Fungsi Komposisi Dua Fungsi, Matematika SMA-SMK Kelas 11 Kurikulum Merdeka @matematika-asik

Introduction

This tutorial will guide you through the concept of function composition, specifically focusing on the composition of two functions. This topic is essential for students in high school mathematics, particularly those in the 11th grade following the Merdeka Curriculum. Understanding function composition will enhance your problem-solving skills in mathematics and prepare you for more complex topics in calculus and algebra.

Step 1: Understanding Functions

• A function is a relation between a set of inputs and a set of possible outputs where each input is related to exactly one output.
• Notation: If f(x) is a function of x, then for every x, there is a unique f(x).

Key Points

• Example of a function: f(x) = 2x + 3.
• The domain is the set of all possible inputs (x-values), and the range is the set of all possible outputs (f(x)-values).

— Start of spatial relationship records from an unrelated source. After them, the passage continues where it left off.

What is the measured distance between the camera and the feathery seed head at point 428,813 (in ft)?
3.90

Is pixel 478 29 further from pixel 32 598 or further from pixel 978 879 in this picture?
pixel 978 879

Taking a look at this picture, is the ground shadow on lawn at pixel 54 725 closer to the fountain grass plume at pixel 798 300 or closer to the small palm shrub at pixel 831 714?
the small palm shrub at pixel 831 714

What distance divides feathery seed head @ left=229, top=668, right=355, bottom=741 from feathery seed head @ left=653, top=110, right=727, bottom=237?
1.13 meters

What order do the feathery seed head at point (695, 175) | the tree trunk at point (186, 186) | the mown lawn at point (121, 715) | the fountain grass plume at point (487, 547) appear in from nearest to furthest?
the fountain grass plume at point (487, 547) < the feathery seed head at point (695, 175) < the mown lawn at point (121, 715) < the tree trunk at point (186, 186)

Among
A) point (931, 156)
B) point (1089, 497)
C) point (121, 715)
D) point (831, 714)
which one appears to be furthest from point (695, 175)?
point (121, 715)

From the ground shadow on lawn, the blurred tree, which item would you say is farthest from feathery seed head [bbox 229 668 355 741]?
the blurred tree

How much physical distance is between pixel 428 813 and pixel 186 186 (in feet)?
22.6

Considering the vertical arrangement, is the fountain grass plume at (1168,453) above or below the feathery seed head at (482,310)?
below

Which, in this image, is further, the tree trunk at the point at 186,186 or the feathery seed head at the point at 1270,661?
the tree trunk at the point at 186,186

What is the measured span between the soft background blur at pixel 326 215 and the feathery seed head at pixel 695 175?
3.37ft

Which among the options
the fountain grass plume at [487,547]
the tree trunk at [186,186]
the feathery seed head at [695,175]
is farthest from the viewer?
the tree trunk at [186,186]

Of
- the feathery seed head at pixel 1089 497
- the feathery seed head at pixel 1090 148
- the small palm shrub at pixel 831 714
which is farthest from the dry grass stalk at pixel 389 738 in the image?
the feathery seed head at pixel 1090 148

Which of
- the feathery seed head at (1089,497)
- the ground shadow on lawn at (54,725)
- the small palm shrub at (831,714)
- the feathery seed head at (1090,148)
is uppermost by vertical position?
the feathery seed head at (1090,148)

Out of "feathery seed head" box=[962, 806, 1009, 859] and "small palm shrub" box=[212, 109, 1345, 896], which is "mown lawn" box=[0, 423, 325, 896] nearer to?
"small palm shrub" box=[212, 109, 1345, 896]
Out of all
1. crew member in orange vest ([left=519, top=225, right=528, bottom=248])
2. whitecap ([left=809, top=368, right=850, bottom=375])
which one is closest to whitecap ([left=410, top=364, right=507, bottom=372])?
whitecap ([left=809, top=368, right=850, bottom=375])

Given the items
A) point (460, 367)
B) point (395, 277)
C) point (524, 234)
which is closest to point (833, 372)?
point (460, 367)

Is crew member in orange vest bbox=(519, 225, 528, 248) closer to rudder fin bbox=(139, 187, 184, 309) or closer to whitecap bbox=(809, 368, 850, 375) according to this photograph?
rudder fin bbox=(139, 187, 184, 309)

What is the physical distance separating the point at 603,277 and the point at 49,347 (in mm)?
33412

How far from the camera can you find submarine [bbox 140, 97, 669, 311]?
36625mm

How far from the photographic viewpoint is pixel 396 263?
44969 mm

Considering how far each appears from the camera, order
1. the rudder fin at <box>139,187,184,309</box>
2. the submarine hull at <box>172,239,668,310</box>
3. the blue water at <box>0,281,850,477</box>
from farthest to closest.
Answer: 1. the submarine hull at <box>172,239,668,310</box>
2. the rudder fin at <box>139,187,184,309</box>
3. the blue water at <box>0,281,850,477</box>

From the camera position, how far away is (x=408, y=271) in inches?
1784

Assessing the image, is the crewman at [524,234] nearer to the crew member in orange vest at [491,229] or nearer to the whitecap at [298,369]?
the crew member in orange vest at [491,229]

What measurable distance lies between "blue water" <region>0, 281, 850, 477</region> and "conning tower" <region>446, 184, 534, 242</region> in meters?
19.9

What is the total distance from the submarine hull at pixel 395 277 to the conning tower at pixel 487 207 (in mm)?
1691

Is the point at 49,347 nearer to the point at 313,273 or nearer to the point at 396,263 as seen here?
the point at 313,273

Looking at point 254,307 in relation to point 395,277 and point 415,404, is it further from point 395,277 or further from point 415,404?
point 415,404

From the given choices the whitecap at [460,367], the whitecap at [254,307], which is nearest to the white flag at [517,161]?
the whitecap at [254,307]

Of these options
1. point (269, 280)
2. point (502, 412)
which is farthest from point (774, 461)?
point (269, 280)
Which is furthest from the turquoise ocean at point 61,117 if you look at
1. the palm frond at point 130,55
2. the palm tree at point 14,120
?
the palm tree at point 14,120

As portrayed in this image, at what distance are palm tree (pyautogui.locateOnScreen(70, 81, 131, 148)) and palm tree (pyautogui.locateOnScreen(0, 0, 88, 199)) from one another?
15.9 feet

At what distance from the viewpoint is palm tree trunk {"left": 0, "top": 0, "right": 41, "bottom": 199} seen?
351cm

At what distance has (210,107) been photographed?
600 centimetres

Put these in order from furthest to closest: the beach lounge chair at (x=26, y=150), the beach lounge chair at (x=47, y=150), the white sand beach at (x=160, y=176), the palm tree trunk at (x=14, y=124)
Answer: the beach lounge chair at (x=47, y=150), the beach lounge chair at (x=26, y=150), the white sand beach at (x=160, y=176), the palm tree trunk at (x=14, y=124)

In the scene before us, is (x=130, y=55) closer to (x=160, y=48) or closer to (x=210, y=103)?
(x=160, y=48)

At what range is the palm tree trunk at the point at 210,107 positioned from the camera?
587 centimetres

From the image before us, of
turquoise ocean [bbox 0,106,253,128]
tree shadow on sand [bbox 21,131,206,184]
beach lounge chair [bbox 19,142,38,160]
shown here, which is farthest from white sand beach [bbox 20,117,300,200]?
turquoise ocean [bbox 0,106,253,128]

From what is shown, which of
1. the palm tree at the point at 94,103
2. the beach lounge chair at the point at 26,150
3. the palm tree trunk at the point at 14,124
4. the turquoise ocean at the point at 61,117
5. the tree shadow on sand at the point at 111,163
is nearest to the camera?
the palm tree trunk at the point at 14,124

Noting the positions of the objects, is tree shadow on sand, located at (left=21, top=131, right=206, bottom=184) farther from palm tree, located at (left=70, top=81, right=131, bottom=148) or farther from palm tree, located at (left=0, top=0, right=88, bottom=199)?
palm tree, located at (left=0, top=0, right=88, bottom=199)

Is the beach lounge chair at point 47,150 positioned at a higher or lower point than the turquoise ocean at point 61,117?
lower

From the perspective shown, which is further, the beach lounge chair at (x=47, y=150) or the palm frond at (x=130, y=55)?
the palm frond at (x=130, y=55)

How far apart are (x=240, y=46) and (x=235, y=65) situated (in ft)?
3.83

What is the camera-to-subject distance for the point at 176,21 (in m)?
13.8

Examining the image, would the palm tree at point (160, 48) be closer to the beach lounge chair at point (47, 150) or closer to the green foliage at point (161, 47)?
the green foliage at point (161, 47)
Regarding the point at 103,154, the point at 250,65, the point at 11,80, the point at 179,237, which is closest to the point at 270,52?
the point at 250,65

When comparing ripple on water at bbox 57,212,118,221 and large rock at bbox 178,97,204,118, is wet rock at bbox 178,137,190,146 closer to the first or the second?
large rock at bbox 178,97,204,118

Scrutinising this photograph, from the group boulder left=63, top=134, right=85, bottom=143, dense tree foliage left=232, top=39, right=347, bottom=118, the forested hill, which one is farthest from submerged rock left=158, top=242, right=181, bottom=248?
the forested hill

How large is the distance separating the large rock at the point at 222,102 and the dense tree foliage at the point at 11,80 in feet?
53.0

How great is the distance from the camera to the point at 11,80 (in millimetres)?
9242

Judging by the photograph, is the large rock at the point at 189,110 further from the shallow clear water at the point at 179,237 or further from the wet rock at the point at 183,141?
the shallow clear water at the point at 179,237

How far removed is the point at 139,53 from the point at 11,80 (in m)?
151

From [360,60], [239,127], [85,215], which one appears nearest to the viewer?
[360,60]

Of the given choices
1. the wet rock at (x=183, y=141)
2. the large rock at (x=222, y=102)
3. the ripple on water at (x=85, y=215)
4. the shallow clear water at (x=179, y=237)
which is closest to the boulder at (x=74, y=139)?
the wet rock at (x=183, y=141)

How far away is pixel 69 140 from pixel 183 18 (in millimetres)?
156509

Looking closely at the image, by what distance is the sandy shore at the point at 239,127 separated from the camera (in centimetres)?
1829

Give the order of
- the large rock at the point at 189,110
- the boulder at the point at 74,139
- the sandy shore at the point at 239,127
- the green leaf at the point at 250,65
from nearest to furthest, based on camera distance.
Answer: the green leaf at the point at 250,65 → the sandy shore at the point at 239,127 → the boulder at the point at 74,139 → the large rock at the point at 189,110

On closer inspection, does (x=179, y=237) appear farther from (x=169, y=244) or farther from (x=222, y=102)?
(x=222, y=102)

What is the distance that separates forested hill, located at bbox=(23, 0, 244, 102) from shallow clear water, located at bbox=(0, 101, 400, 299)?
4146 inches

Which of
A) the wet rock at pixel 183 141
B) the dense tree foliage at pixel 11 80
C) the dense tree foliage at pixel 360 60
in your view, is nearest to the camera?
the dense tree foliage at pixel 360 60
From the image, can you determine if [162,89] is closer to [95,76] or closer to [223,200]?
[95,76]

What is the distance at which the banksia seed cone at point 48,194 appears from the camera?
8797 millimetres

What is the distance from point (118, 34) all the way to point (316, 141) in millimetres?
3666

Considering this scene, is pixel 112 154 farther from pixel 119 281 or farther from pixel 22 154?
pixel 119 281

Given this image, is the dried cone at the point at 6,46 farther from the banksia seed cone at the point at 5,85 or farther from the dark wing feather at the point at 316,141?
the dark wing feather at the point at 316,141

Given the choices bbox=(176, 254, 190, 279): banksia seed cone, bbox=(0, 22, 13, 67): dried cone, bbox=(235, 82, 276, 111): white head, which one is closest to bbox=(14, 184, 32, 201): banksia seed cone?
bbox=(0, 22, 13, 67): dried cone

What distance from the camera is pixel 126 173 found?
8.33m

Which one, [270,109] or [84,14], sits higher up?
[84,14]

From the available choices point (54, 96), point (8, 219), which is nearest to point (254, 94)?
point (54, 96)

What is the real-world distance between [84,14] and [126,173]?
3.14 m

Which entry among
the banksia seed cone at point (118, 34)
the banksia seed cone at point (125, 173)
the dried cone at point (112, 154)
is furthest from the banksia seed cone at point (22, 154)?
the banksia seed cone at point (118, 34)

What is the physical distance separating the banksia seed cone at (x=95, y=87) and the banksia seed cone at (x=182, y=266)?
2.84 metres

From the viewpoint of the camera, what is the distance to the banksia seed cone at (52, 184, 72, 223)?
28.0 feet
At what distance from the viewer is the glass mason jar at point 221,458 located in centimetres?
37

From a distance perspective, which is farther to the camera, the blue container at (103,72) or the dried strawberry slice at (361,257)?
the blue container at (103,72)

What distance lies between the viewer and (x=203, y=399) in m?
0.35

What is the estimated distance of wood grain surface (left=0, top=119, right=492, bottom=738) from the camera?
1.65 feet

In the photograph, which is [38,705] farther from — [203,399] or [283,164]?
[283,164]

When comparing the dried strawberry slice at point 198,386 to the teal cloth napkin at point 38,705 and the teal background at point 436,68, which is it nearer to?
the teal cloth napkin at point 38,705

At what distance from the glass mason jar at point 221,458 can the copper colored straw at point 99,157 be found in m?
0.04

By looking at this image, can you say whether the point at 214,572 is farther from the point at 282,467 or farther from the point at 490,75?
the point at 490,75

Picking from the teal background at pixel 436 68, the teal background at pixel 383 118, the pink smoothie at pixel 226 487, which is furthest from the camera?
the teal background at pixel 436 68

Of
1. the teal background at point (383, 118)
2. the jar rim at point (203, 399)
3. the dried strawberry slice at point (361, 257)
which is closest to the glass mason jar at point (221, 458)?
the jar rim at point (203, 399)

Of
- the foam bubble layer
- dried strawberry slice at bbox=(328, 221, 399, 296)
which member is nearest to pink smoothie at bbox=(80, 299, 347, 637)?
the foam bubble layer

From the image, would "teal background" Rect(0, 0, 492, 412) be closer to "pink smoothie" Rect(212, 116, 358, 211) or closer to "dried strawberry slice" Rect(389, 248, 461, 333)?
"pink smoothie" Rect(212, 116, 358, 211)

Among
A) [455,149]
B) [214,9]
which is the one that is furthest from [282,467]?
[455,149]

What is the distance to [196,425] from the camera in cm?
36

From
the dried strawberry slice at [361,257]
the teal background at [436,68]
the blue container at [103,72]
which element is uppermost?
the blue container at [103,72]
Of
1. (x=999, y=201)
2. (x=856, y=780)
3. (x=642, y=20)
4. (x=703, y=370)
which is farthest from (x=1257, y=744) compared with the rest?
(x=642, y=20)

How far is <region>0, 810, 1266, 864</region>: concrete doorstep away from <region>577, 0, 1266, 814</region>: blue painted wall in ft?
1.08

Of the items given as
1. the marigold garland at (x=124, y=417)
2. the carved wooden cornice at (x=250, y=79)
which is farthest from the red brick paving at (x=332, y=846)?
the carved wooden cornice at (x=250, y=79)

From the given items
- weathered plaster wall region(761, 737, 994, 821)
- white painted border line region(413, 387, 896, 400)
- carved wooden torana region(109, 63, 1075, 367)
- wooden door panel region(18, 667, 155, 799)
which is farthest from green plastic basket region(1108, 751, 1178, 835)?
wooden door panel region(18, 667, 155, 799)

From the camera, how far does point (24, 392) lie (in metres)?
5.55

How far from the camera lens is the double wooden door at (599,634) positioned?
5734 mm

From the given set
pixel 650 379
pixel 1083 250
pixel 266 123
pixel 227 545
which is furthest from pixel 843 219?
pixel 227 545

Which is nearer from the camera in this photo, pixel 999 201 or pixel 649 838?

Step 2: Defining Function Composition

• Function composition involves combining two functions to create a new function.
• Notation: If you have two functions, f and g, the composition of f and g is denoted as (f ∘ g)(x) = f(g(x)).

Practical Advice

• To find (f ∘ g)(x), first evaluate g(x) and then substitute that result into f.

Example

• Let f(x) = x + 1 and g(x) = 2x.

To find (f ∘ g)(x)

1. Calculate g(x): g(x) = 2x.
2. Substitute g(x) into f: f(g(x)) = f(2x) = 2x + 1.
• Therefore, (f ∘ g)(x) = 2x + 1.

Step 3: Working with Specific Functions

• Practice with different types of functions to solidify your understanding of composition.

Consider functions like

• Linear functions (e.g., f(x) = x + 2).
• Quadratic functions (e.g., g(x) = x²).
• Trigonometric functions (e.g., h(x) = sin(x)).

Example Problems

1. Given f(x) = x² and g(x) = x - 3, find (f ∘ g)(x):

   • g(x) = x - 3
   • f(g(x)) = f(x - 3) = (x - 3)² = x² - 6x + 9

2. If f(x) = sin(x) and g(x) = cos(x), find (g ∘ f)(x):

   • f(x) = sin(x)
   • g(f(x)) = g(sin(x)) = cos(sin(x))

Step 4: Properties of Function Composition

• Function composition is not always commutative, meaning (f ∘ g)(x) is not necessarily equal to (g ∘ f)(x).

Example

• With f(x) and g(x) as defined above, (f ∘ g)(x) will yield a different result than (g ∘ f)(x).

Common Pitfalls

• Misunderstanding the order of operations. Remember to always apply the inner function first.
• Confusing the output of one function as the input for another without proper substitution.

Conclusion

In this tutorial, you have learned the basics of function composition, how to correctly compose two functions, and the significance of order in function composition. Practice with various functions will deepen your understanding and ability to solve complex mathematical problems. As a next step, try composing functions with different types and explore their properties to enhance your skills further.